[SUPPLIED RECORDS]
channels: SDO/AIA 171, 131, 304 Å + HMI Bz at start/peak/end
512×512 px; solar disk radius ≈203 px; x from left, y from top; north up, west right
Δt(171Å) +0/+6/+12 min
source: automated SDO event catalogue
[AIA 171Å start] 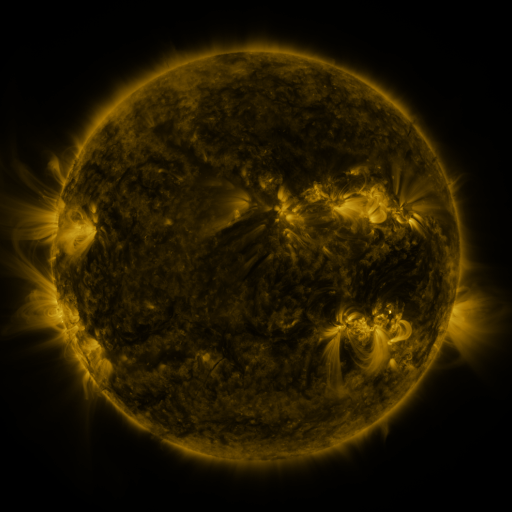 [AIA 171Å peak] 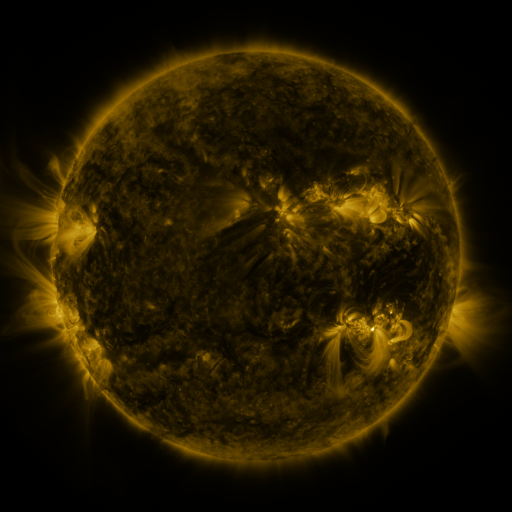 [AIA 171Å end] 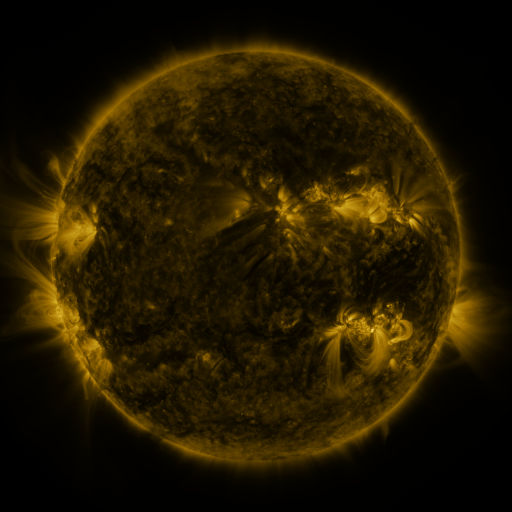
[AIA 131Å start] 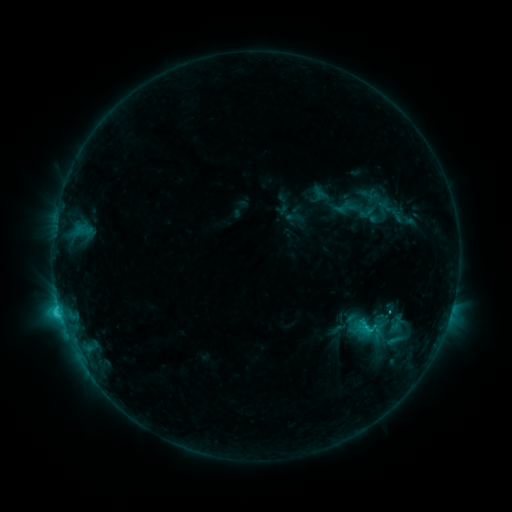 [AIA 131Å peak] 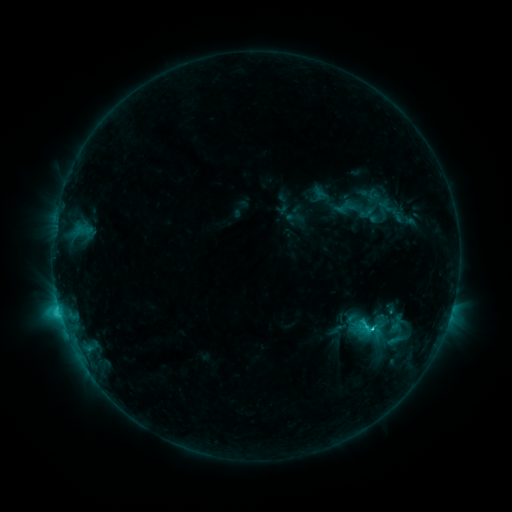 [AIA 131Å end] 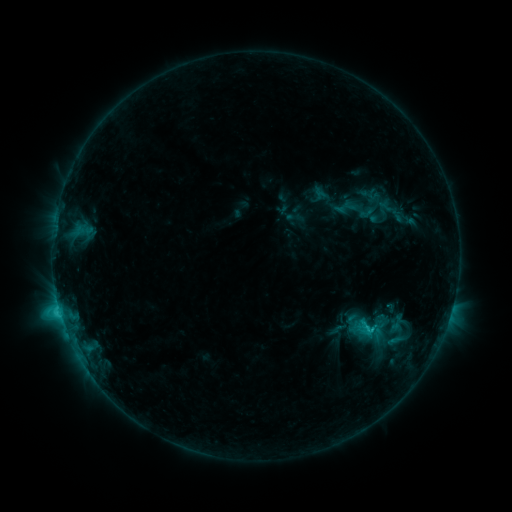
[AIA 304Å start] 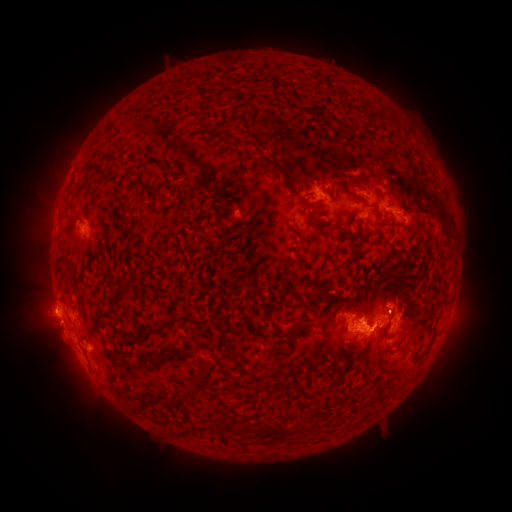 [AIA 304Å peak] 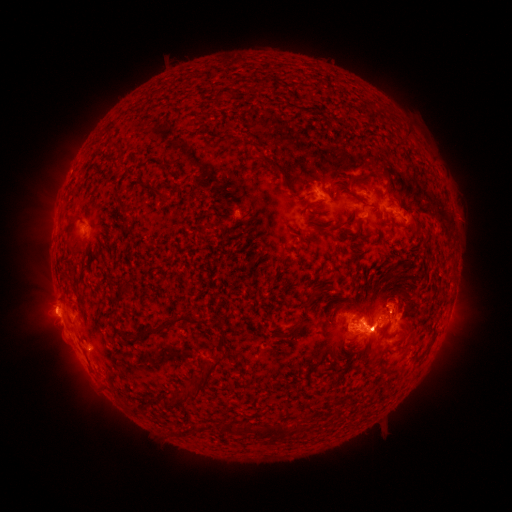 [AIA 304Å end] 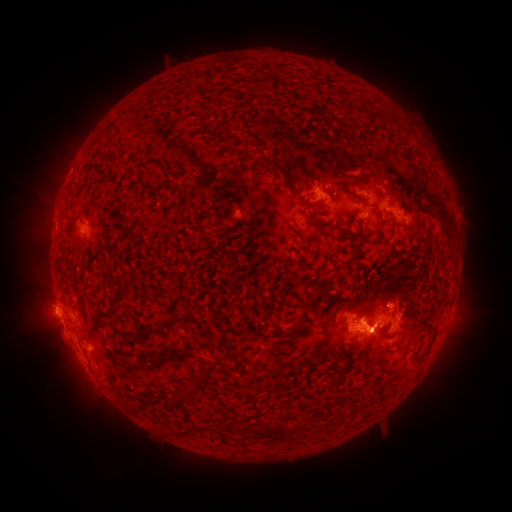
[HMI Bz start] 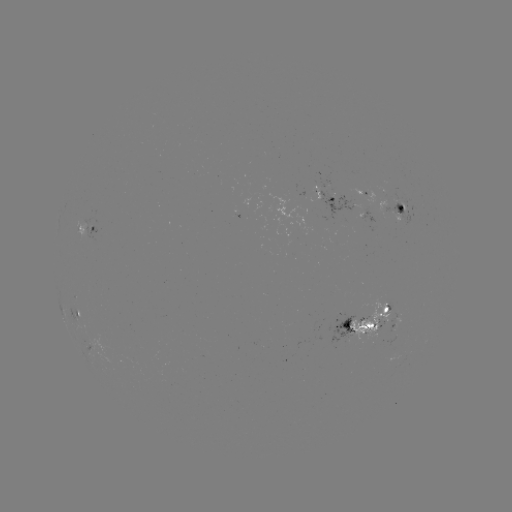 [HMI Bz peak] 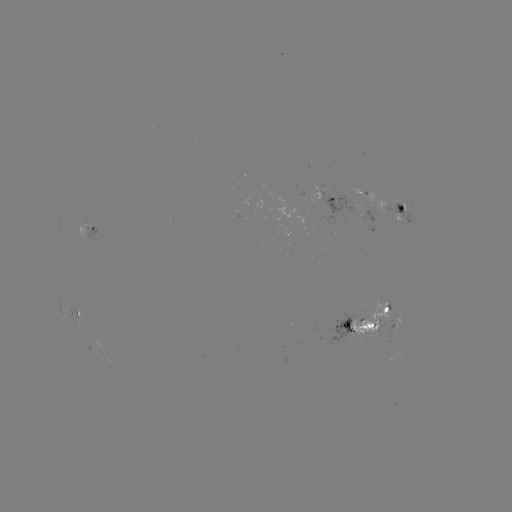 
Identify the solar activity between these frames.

[PROBLEM TO SOLVE]
Report how many lines of the items above contain the word "solar". Give only the number.

[PROBLEM SOLUTION]
2